____ PROVIDED PASSAGE

The authors also do things like converting the ratings to be between 0 and 1, then taking the sigmoid of $U^T V$. For empirical reasons.

In [1]:
import pandas as pd
import torch

First, going to load in and pre-process the data. The data comes in as a table of user IDs, movie IDs, and ratings. We need to pivot these columns to get our rating matrix.

In [2]:
ratings = pd.read_csv('ml-latest-small/ratings.csv')
In [3]:
ratings.head()
Out[3]:
userId movieId rating timestamp
0 1 1 4.0 964982703
1 1 3 4.0 964981247
2 1 6 4.0 964982224
3 1 47 5.0 964983815
4 1 50 5.0 964982931
In [4]:
rating_matrix = ratings.pivot(index='userId', columns='movieId', values='rating')
n_users, n_movies = rating_matrix.shape

# Scaling ratings to between 0 and 1, this helps our model by constraining predictions
min_rating, max_rating = ratings['rating'].min(), ratings['rating'].max()
rating_matrix = (rating_matrix - min_rating) / (max_rating - min_rating)

# Replacing missing ratings with -1 so we can filter them out later
rating_matrix[rating_matrix.isnull()] = -1
rating_matrix = torch.FloatTensor(rating_matrix.values)

Here I'm defining the model as a PyTorch module. Our model will return a value proportional to the posterior, given the parameters (our feature vectors).

$$ P(U, V, \sigma) \propto P(R \mid U, V, \sigma^2) P(U) P(V) P(\sigma) $$

I want to actually use the log probabilities for all these because the products become sums and we can avoid problems with floating point precision due to some probabilites being very close to zero or one. So the model returns

$$ p = \log P(R \mid U, V, \sigma^2) + \log P(U) + \log P(V) + \log P(\sigma) $$

I also put a prior on $\sigma$, the prediction error, as it helps with finding the best feature vectors. I also tried placing priors on $\sigma_u$ and $\sigma_v$ but I couldn't get the training to converge using SGD. The authors of the PMT paper used expectation maximation to optimize $\sigma_u$ and $\sigma_v$ so I'm guessing they ran into a similar problem. I didn't implement that part of the paper, so there are improvements to my code here.

We can use PyTorch's distributions module to calculate log probabilities for our model. Then we just sum up the likelihood and priors for each of our parameters.

In [5]:
from torch.distributions import Normal, HalfNormal

class PMFLoss(torch.nn.Module):
    def __init__(self, sigma_u=0.3, sigma_v=0.3):
        super().__init__()

________
____ INFORMATION GIVEN

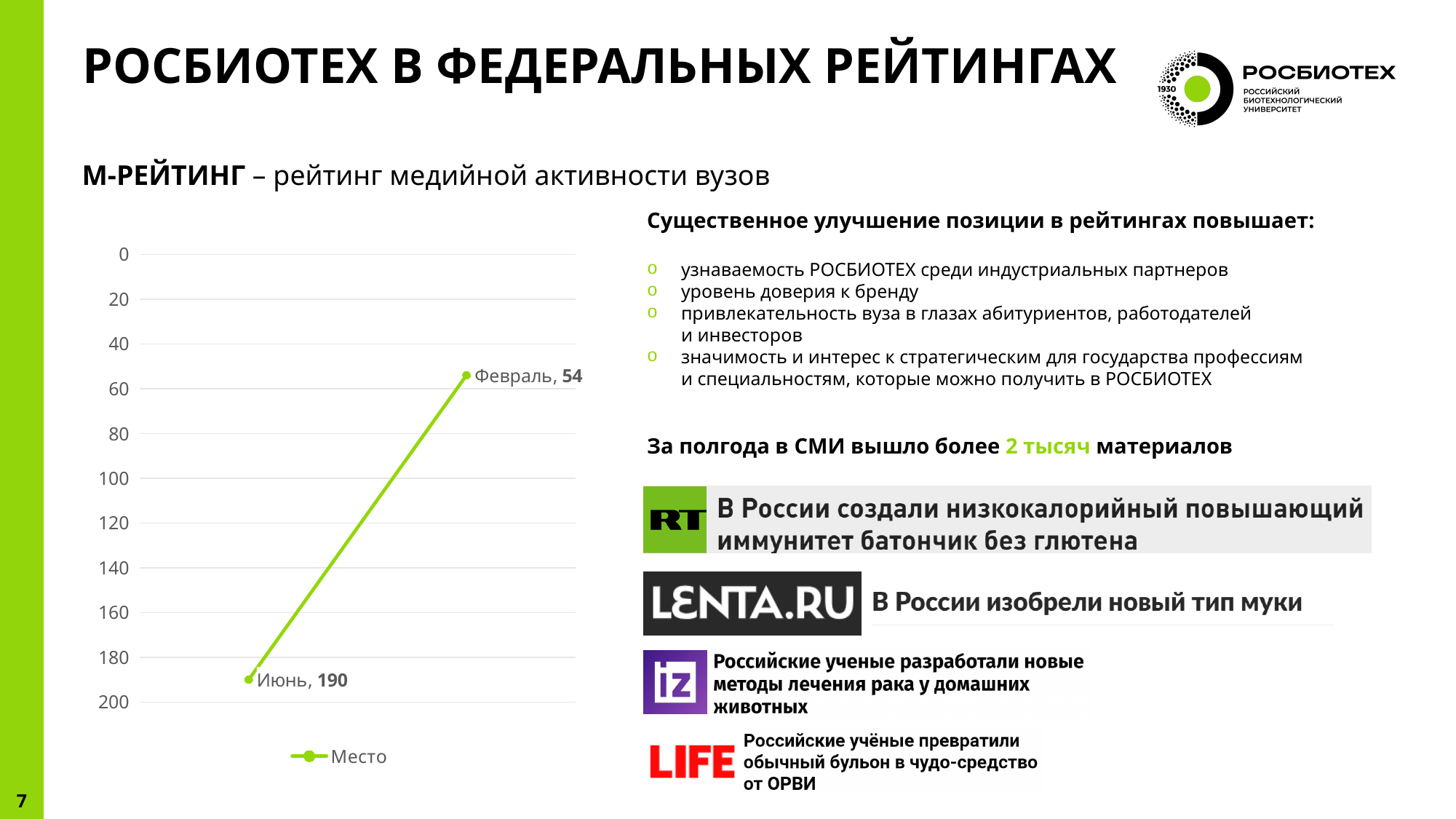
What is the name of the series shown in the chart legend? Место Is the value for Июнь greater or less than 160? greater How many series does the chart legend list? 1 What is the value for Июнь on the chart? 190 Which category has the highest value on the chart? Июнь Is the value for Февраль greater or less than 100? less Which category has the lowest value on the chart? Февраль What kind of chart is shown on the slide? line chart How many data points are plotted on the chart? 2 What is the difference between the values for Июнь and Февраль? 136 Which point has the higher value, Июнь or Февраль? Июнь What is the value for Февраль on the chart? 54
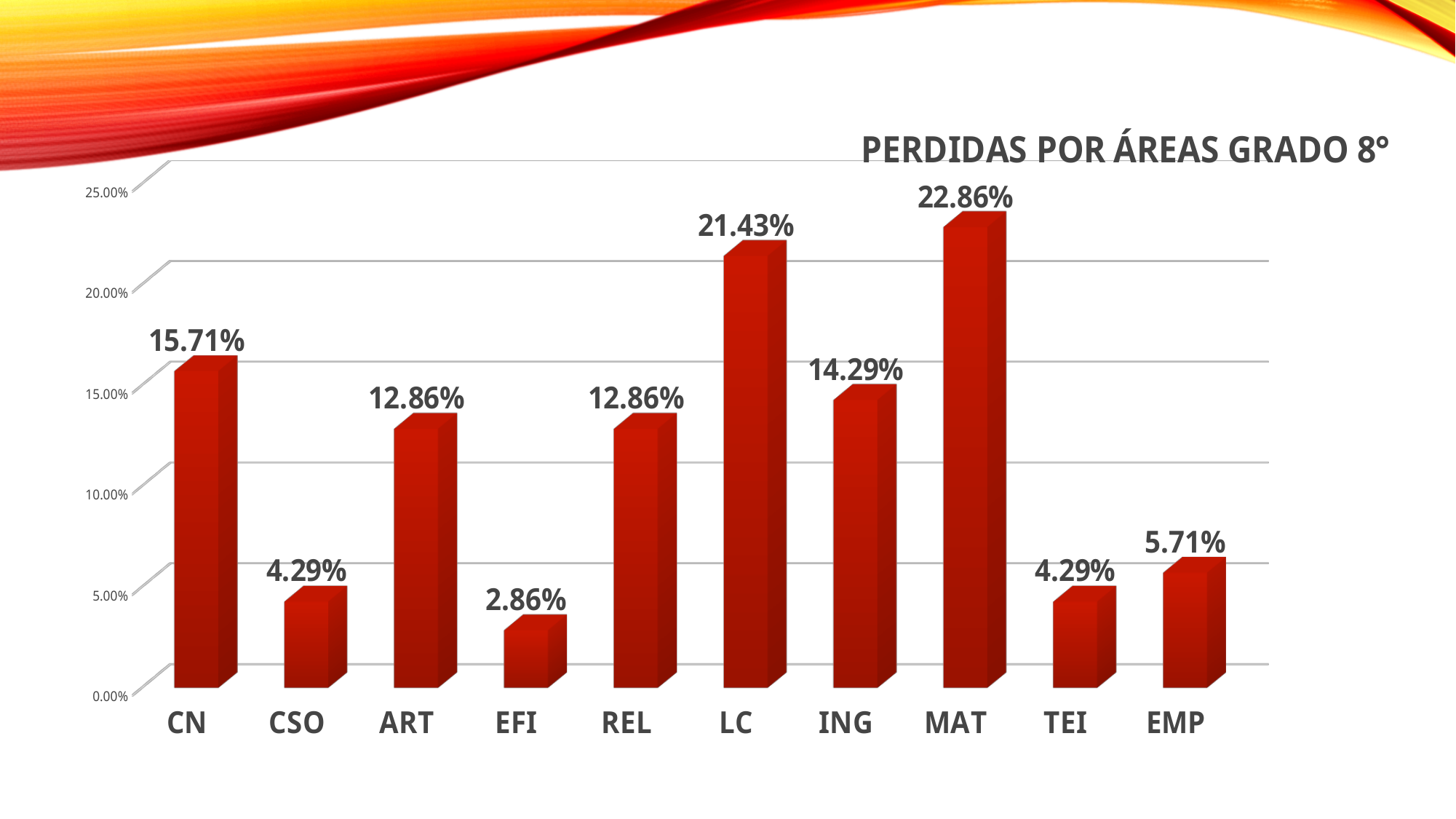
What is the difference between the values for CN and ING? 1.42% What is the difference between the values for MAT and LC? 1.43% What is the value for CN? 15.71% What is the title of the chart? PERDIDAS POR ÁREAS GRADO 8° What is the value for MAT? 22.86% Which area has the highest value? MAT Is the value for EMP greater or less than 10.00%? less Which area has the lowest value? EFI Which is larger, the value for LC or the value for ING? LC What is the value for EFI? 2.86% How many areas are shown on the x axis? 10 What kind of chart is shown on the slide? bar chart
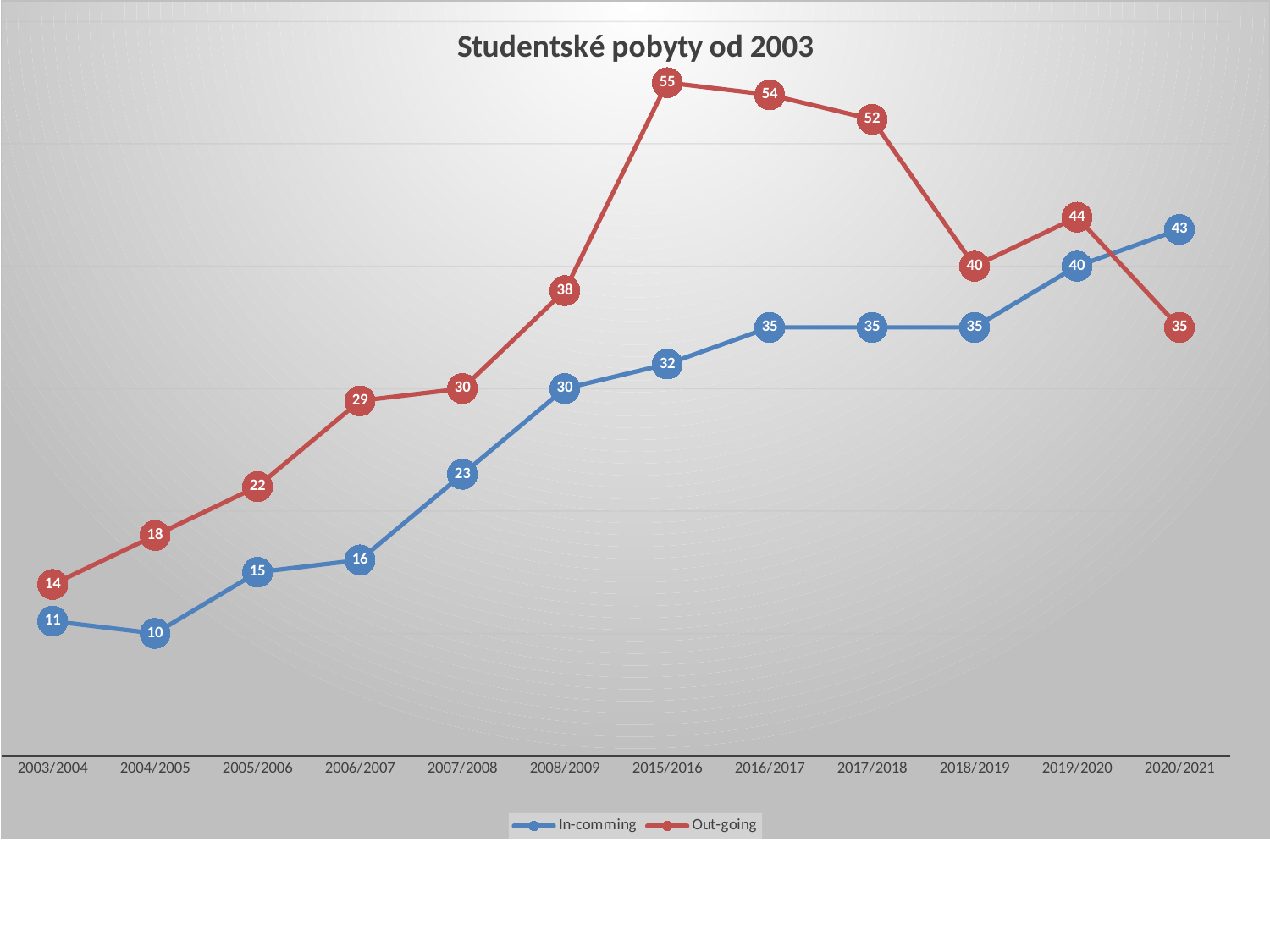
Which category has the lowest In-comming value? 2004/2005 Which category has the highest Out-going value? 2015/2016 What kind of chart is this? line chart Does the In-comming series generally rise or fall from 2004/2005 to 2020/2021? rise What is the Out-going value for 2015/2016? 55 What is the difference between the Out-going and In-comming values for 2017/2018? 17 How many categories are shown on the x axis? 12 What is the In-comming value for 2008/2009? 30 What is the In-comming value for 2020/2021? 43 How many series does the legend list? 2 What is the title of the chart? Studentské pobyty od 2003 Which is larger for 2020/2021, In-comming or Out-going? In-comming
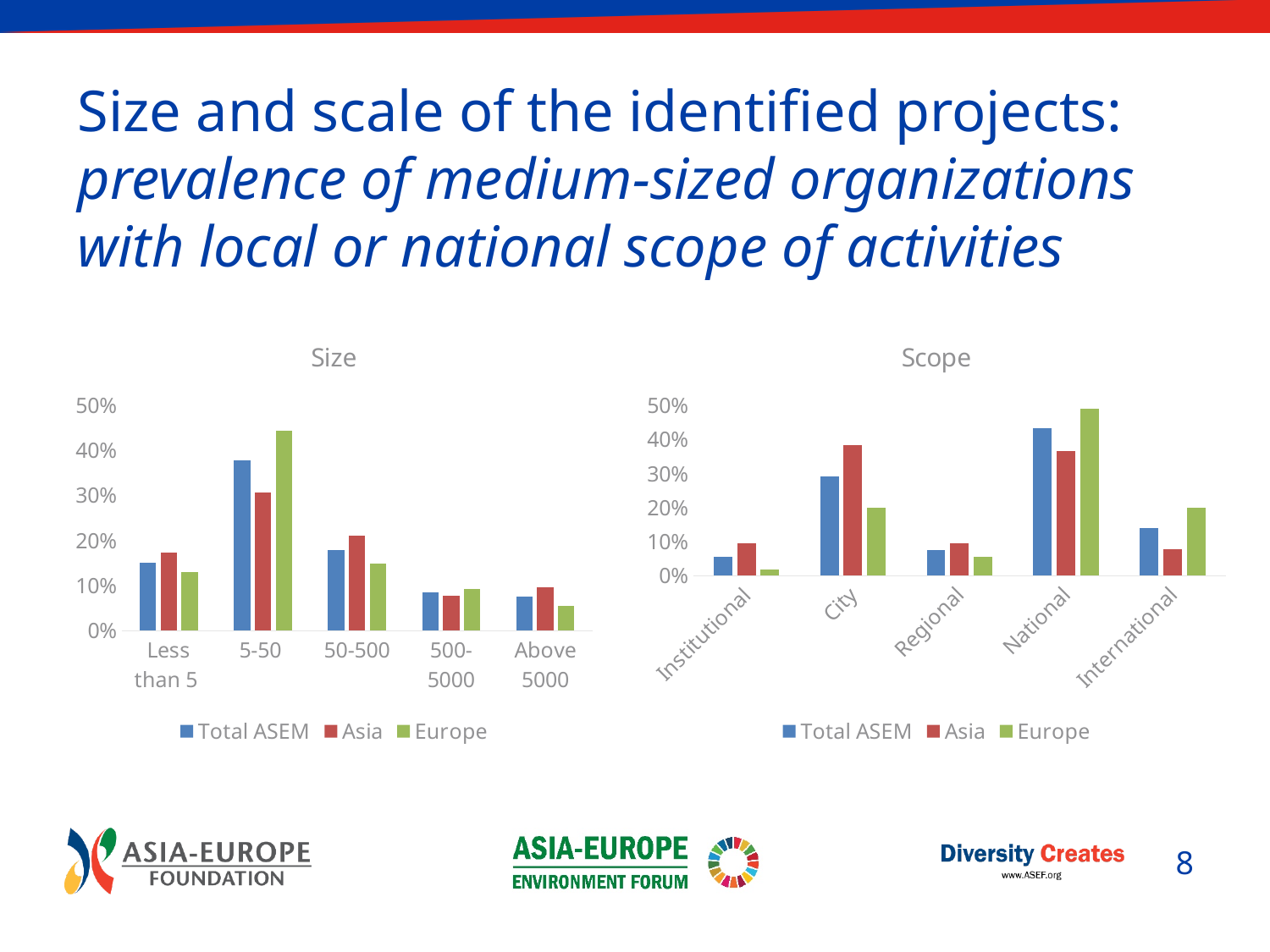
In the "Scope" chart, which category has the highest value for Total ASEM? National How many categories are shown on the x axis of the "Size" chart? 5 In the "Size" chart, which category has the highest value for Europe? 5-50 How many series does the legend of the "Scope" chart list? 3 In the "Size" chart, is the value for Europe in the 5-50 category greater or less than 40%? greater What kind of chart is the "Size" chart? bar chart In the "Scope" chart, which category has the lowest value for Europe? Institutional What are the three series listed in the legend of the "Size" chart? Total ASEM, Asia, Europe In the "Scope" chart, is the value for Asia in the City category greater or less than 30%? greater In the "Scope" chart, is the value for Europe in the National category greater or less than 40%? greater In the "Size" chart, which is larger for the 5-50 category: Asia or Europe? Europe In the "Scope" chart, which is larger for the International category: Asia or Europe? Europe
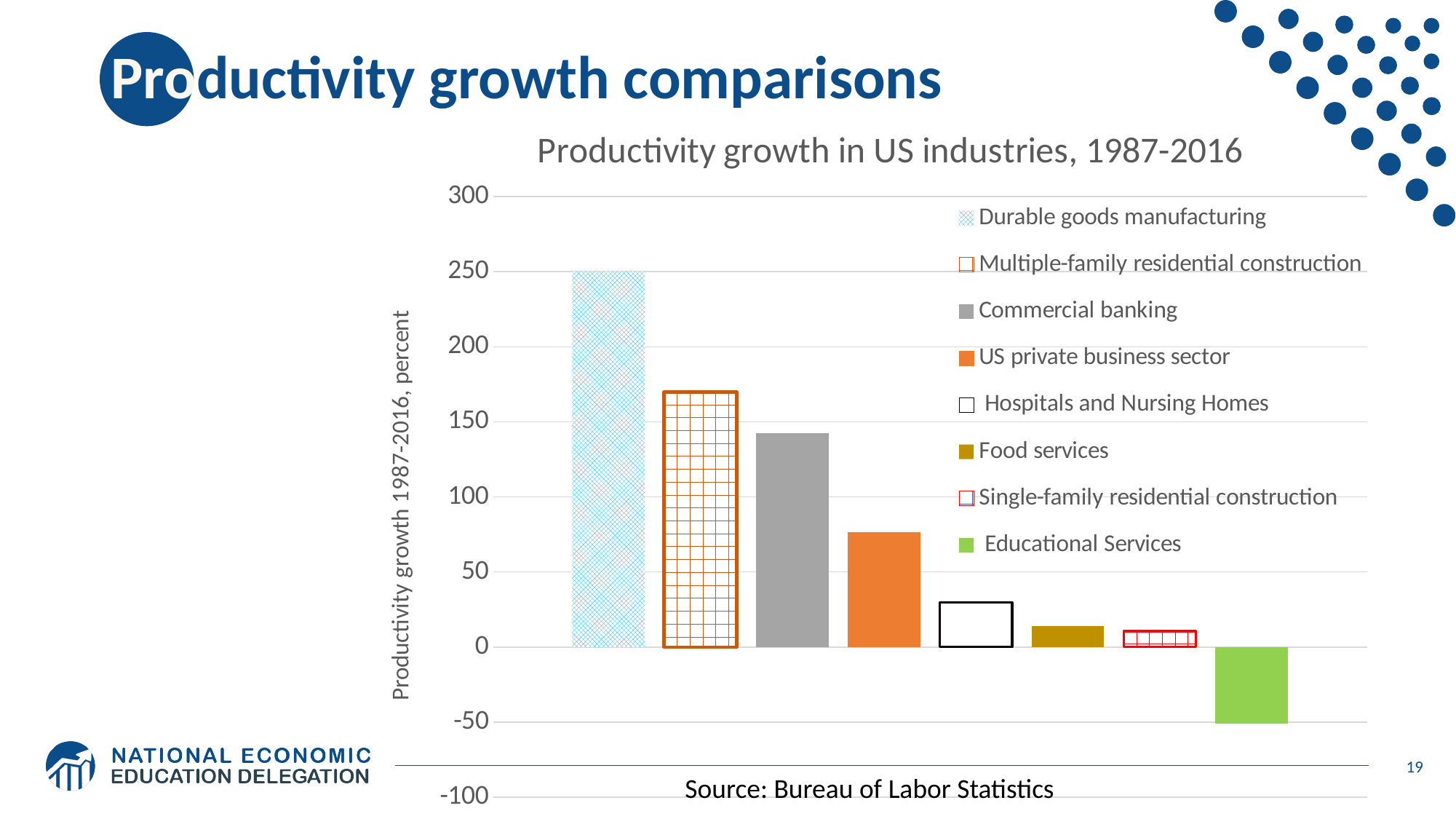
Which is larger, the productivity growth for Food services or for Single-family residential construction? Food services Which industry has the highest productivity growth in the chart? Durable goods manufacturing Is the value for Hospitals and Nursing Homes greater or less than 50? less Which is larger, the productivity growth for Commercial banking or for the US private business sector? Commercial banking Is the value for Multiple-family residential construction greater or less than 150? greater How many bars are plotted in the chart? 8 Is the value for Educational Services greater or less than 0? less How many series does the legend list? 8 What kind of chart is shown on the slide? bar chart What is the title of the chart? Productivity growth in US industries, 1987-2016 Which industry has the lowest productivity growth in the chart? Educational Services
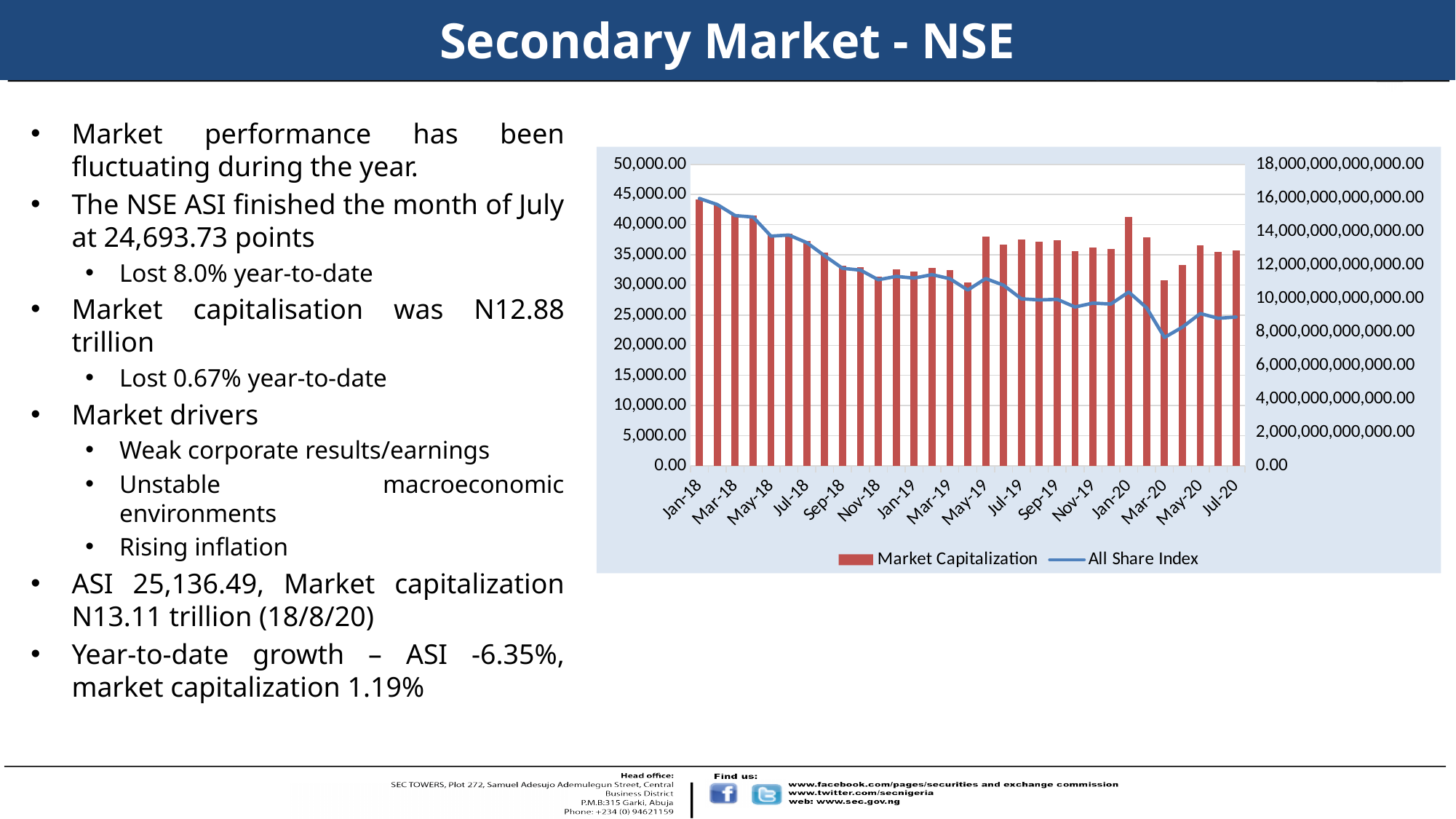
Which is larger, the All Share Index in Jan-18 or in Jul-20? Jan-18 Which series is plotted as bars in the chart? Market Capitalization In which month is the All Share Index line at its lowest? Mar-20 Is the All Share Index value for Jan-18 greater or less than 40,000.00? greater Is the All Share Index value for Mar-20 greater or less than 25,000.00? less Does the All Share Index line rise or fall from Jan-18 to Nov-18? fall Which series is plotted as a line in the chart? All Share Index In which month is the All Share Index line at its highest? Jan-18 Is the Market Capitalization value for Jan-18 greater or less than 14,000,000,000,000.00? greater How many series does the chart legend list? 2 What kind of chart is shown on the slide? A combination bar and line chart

________

### EXERCISE TASKS
1: Transcribe the PyTorch rating-matrix text, starting with "The authors also" and going on through "our rating matrix.".
2: In the entries, rewrite the lines starting with the line with "What is the difference between the values for CN" and going on through the line with "Which category has the lowest In-comming", putting "group" wherever "category" appears and changing nothing else. Return only those lines, without the pictures.

### OUTPUTS FOR THE TASKS
1:
The authors also do things like converting the ratings to be between 0 and 1, then taking the sigmoid of $U^T V$. For empirical reasons.

In [1]:
import pandas as pd
import torch

First, going to load in and pre-process the data. The data comes in as a table of user IDs, movie IDs, and ratings. We need to pivot these columns to get our rating matrix.

2:
What is the difference between the values for CN and ING? 1.42% What is the difference between the values for MAT and LC? 1.43% What is the value for CN? 15.71% What is the title of the chart? PERDIDAS POR ÁREAS GRADO 8° What is the value for MAT? 22.86% Which area has the highest value? MAT Is the value for EMP greater or less than 10.00%? less Which area has the lowest value? EFI Which is larger, the value for LC or the value for ING? LC What is the value for EFI? 2.86% How many areas are shown on the x axis? 10 What kind of chart is shown on the slide? bar chart
Which group has the lowest In-comming value? 2004/2005 Which group has the highest Out-going value? 2015/2016 What kind of chart is this? line chart Does the In-comming series generally rise or fall from 2004/2005 to 2020/2021? rise What is the Out-going value for 2015/2016? 55 What is the difference between the Out-going and In-comming values for 2017/2018? 17 How many categories are shown on the x axis? 12 What is the In-comming value for 2008/2009? 30 What is the In-comming value for 2020/2021? 43 How many series does the legend list? 2 What is the title of the chart? Studentské pobyty od 2003 Which is larger for 2020/2021, In-comming or Out-going? In-comming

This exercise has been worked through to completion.